At first, we felt completely helpless as we gazed across the empty car park and at the shuttered off-season hotels. Not a soul.

There followed a pointless period of driving frantically around in search of the vile perpetrators. Historically, Portugal and Britain had never taken up arms against one another - and now this, I thought as the Vauxhall Novo was thrown round the cafe car park for the fourth time.

When sanity returned, our first stop was the police station at Caldas da Rainha, where a laborious discussion in pidgin Portuguese ensued. This resulted in us taking the bus to Lisbon to visit the British Consulate and the Tourist Police, where an official statement could be made. (We left the car in the police car park at Caldas - Lisbon's traffic was a hurdle we couldn't face.)

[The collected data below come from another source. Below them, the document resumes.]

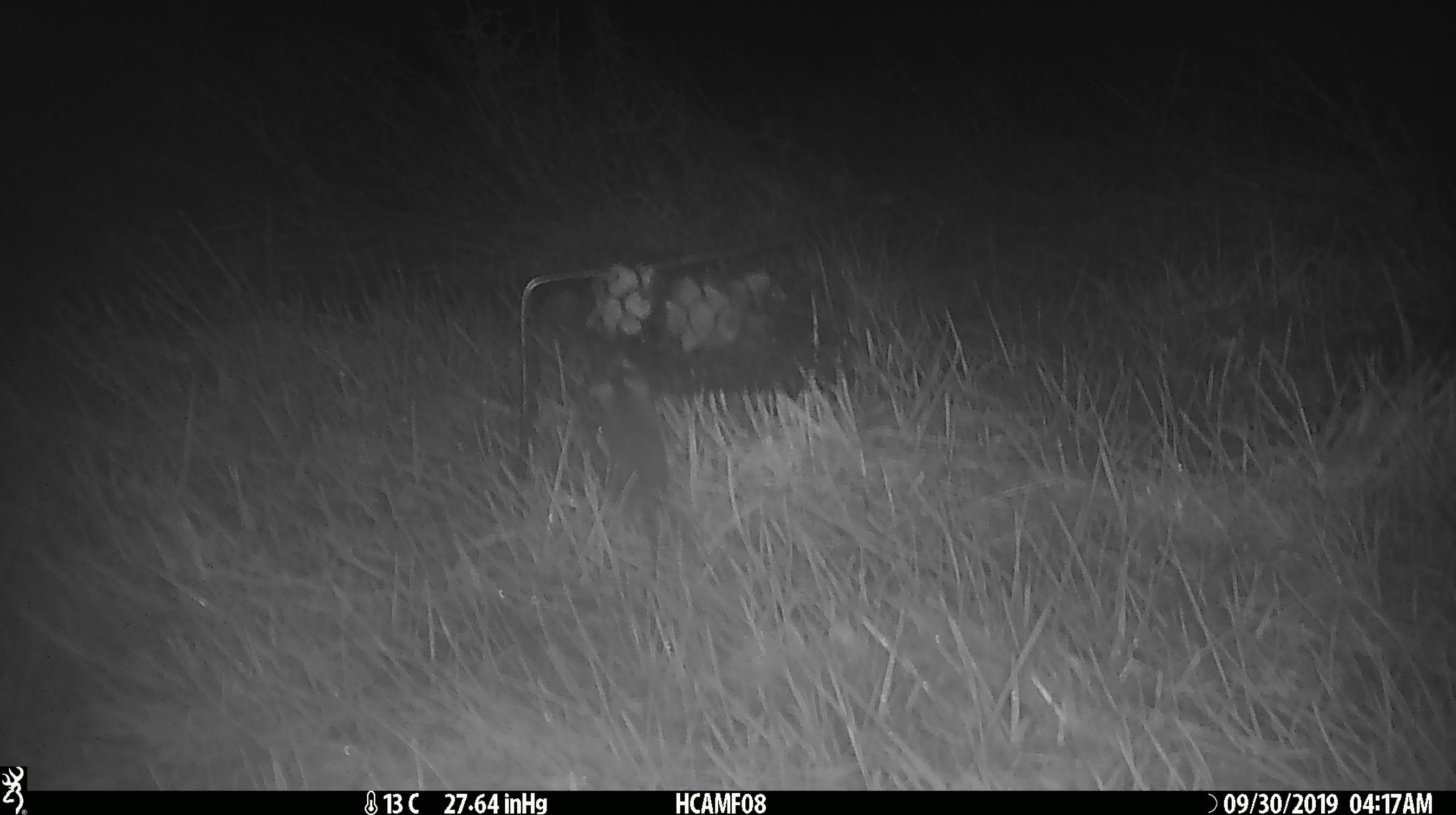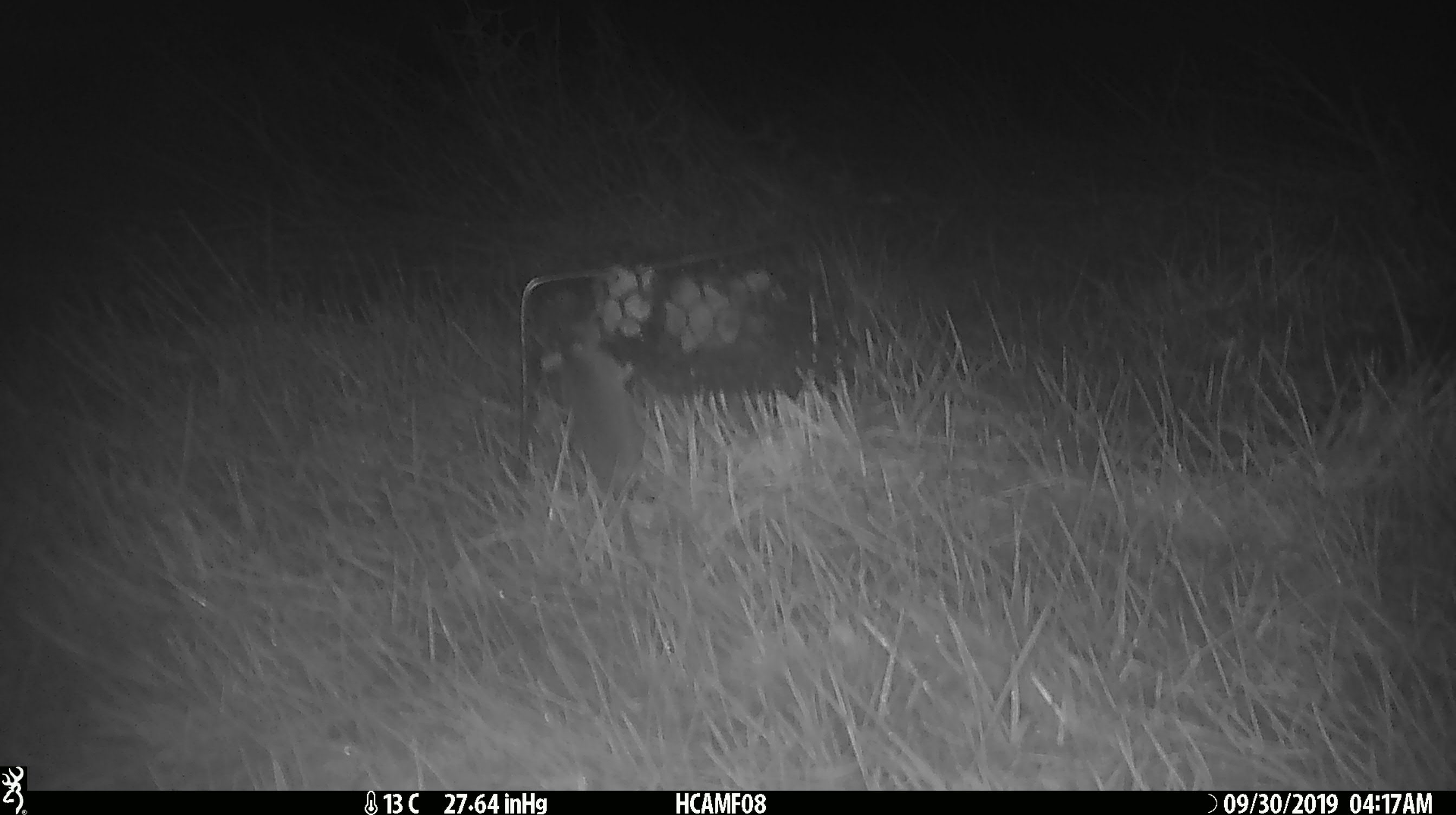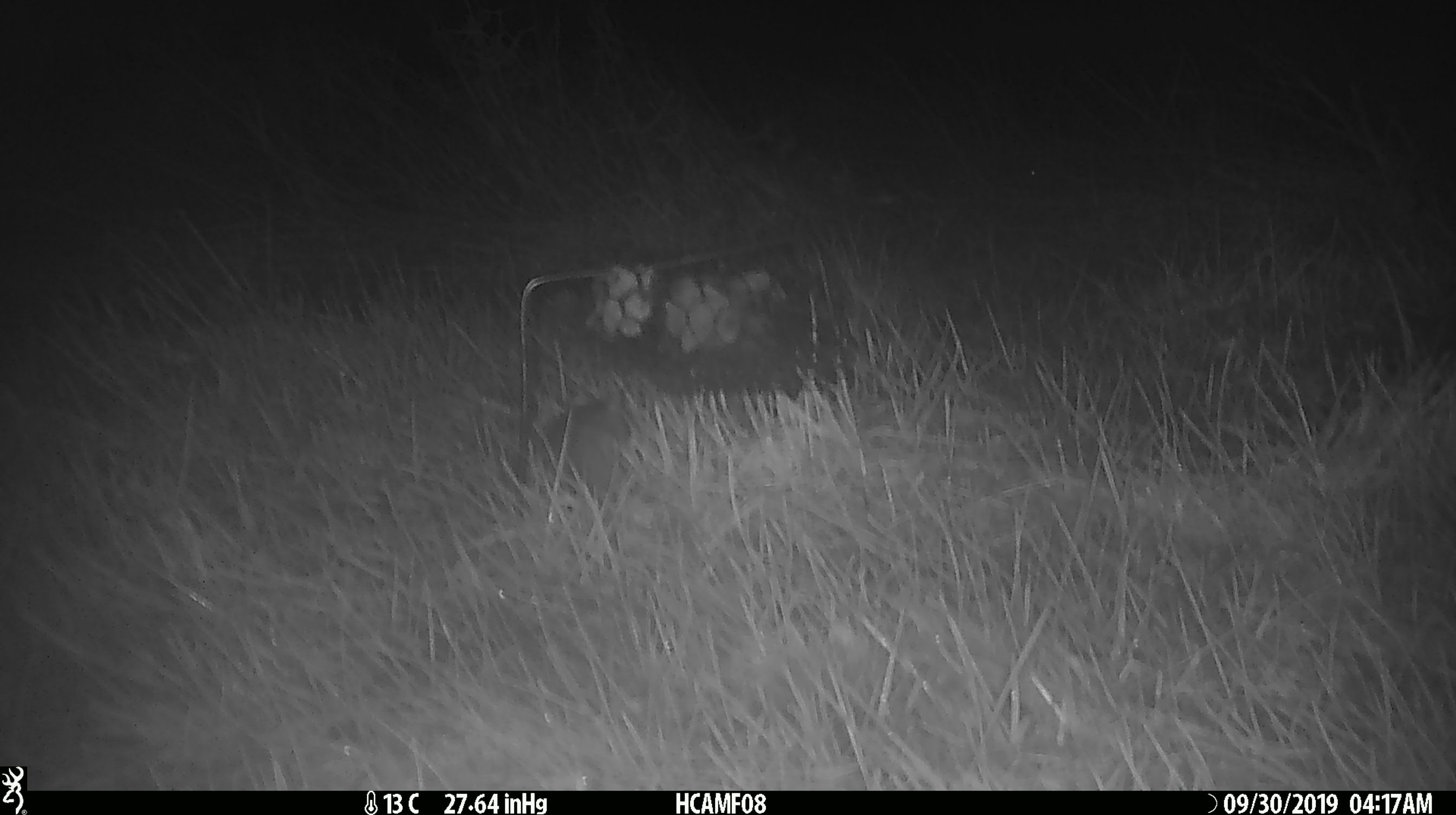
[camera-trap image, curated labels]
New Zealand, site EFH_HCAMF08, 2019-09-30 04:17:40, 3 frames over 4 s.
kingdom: Animalia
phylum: Chordata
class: Mammalia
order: Rodentia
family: Muridae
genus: Mus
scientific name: Mus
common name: mouse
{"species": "mouse (Mus)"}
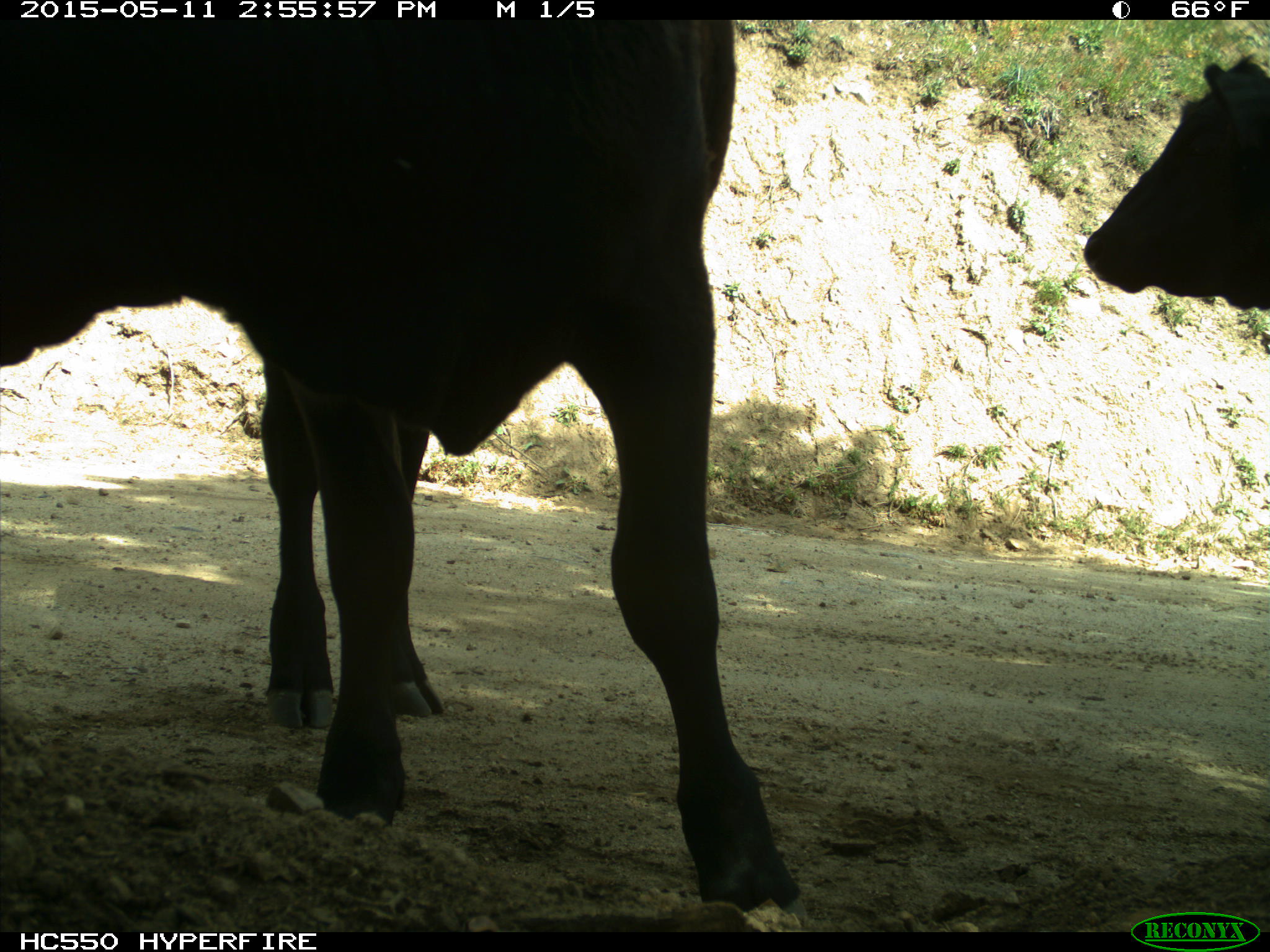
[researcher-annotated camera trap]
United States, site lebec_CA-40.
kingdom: Animalia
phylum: Chordata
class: Mammalia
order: Artiodactyla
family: Bovidae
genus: Bos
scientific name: Bos taurus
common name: domestic cow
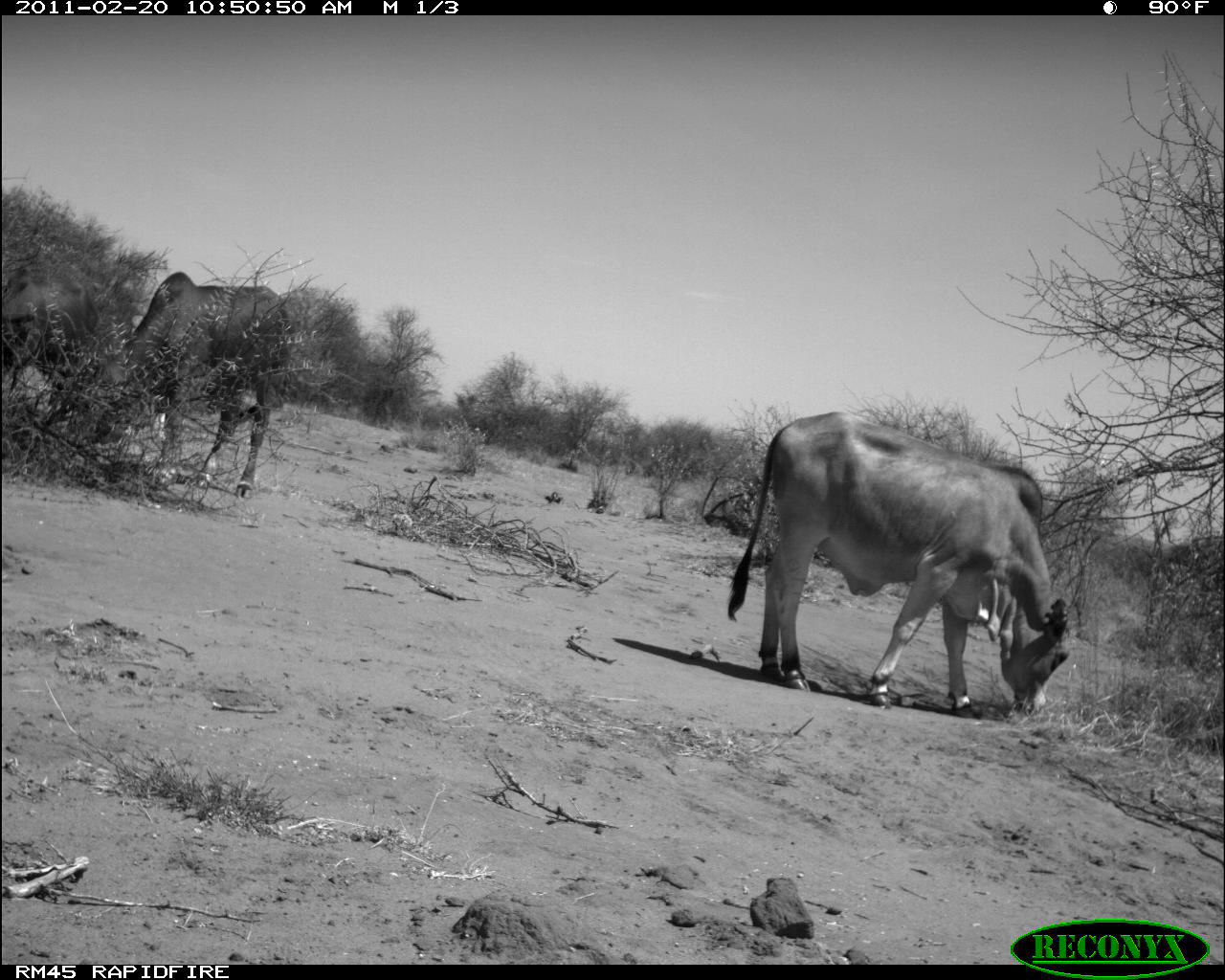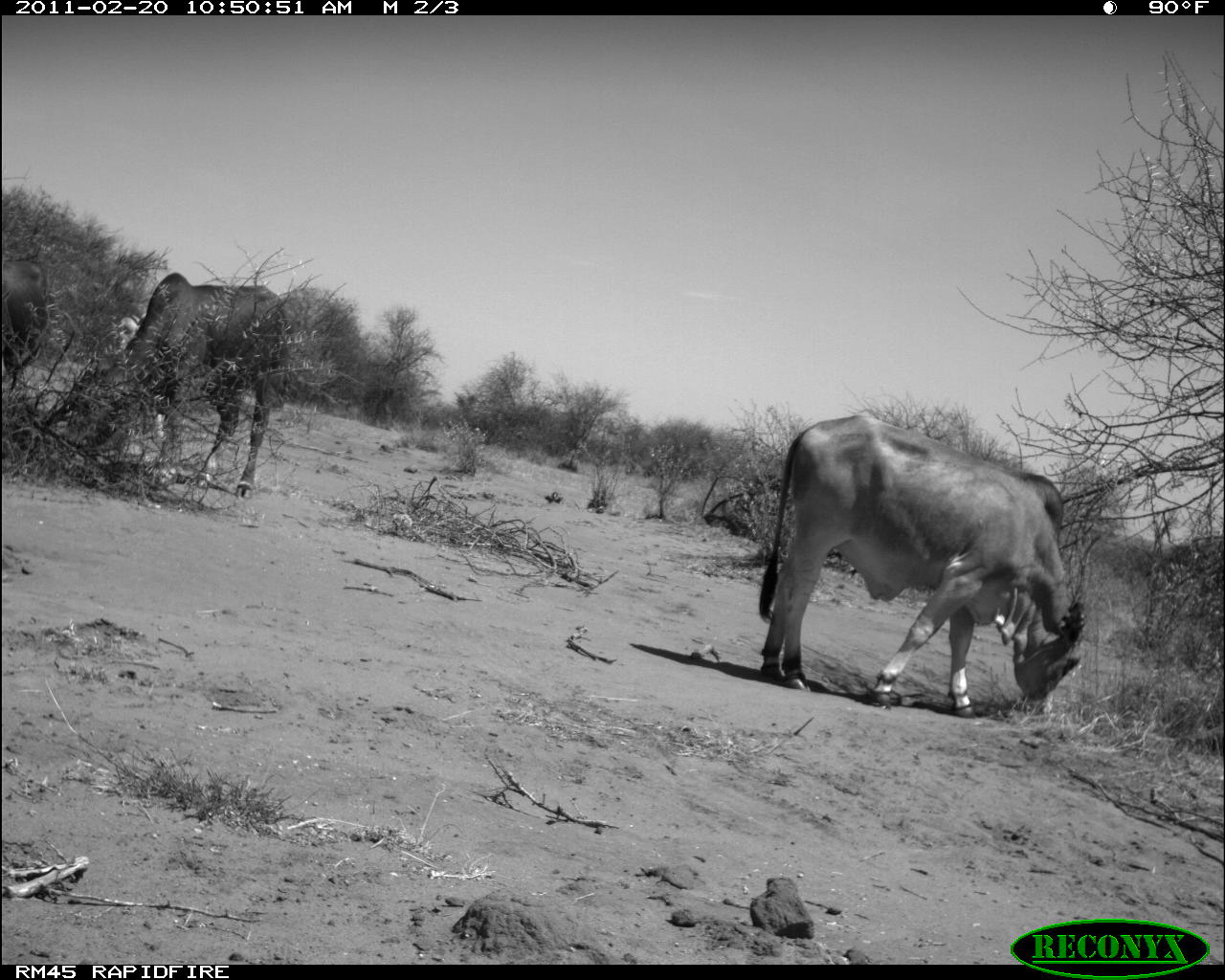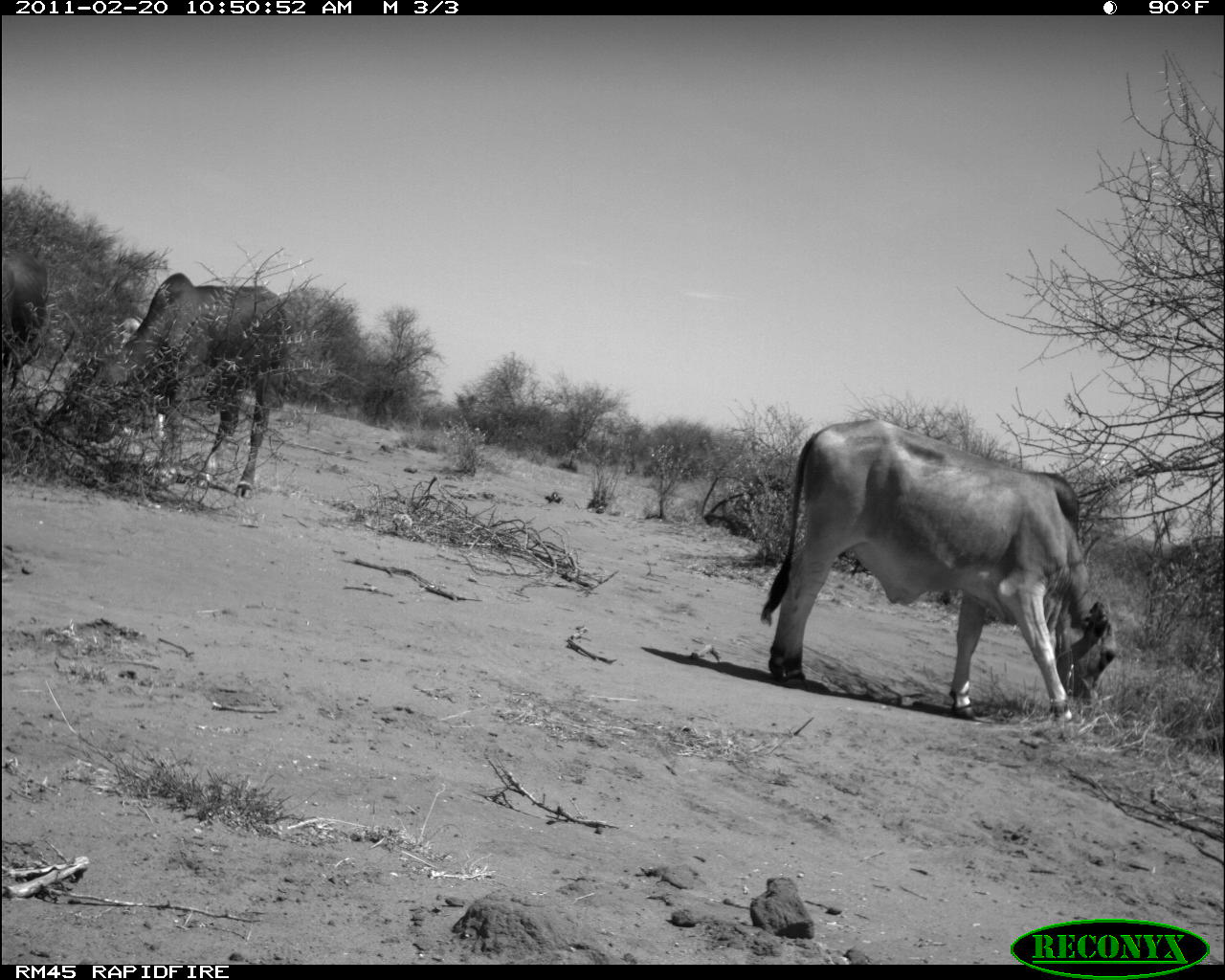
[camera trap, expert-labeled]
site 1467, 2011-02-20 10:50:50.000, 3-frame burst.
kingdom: Animalia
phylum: Chordata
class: Mammalia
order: Artiodactyla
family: Bovidae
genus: Bos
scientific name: Bos taurus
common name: domestic cattle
Bos taurus (domestic cattle), count 2.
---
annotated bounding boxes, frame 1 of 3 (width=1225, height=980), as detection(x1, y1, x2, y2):
bos taurus: detection(726, 409, 1073, 718); detection(66, 272, 294, 499); detection(1, 257, 103, 413)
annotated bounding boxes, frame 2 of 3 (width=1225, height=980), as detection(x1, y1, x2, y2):
bos taurus: detection(757, 413, 1085, 718); detection(59, 272, 297, 499); detection(2, 258, 51, 391)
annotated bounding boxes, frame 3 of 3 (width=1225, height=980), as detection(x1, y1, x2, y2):
bos taurus: detection(761, 417, 1120, 728); detection(37, 271, 298, 498); detection(2, 246, 50, 369)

That night, equilibrium was restored in a tiny Goan pensao, whose owners' concern restored my bruised faith in the accord between our two great seafaring nations. The next day, still in the same clothes, we were back in Caldas, fresh off the slowest train in the Iberian peninsula.

A police officer with a smattering of English took our statements but doubted we would get anything back. He mentioned that some more considerate thieves posted items they couldn't use, such as passports and air tickets, into a local letter box. Not in this case, though. I asked him whether there was much crime in the area. "Mainly in the tourist season," he replied glumly. "It is mainly to buy drugs." Then he brightened and added: "Anyway, the quality of the heroin at the moment is bad - they'll be dead in six months."

Cheered by this news, we set off to the town's market, where only days before we had smugly observed: "So this is where they buy all their cheap clothes." Minutes later, it was where we bought all our cheap clothes.